В начале наблюдения мои приняли отвлеченный, обобщающий характер. Я рассматривал толпу в целом и думал обо всех прохожих в совокупности. Вскоре, однако, я перешел к отдельным подробностям и с живым интересом принялся изучать бесчисленные разновидности фигур, одежды и манеры держаться, походку и выражение лиц.

У большей части прохожих вид был самодовольный и озабоченный, Казалось, они думали лишь о том, как бы пробраться сквозь толпу. Они шагали, нахмурив брови, и глаза их перебегали с одного предмета на другой. Если кто-нибудь нечаянно их толкал, они не выказывали ни малейшего раздражения и, пригладив одежду, торопливо шли дальше. Другие — таких было тоже немало — отличались беспокойными движениями и ярким румянцем. Энергично жестикулируя, они разговаривали сами с собой, словно чувствовали себя одинокими именно потому, что кругом было столько пароду. Встречая помеху на своем пути, люди эти внезапно умолкали, но продолжали с удвоенной энергией жестикулировать и, растерянно улыбаясь, с преувеличенной любезностью кланялись тому, кто им помешал, ожидая, пока он не уйдет с дороги. В остальном эти две большие разновидности прохожих ничем особенным не выделялись. Одеты они были, что называется, прилично. Без сомнения, это были дворяне, коммерсанты, стряпчие, торговцы, биржевые маклеры — эвпатриды[186] и обыватели, — люди либо праздные, либо, напротив, деловитые владельцы самостоятельных предприятий. Они меня не очень интересовали.

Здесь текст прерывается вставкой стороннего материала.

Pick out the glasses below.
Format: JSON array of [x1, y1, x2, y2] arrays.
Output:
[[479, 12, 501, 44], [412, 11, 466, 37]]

В племени клерков, которое сразу бросалось в глаза, я различил две характерные категории. Это были прежде всего младшие писари сомнительных фирм — надменно улыбающиеся молодые люди с обильно напомаженными волосами, в узких сюртуках и начищенной до блеска обуви. Если отбросить некоторую рисовку, которую, за неимением более подходящего слова, можно назвать канцелярским снобизмом, то манеры этих молодчиков казались точной копией того, что считалось хорошим тоном год или полтора назад. Они ходили как бы в обносках с барского плеча, что, по моему мнению, лучше всего характеризует всю их корпорацию.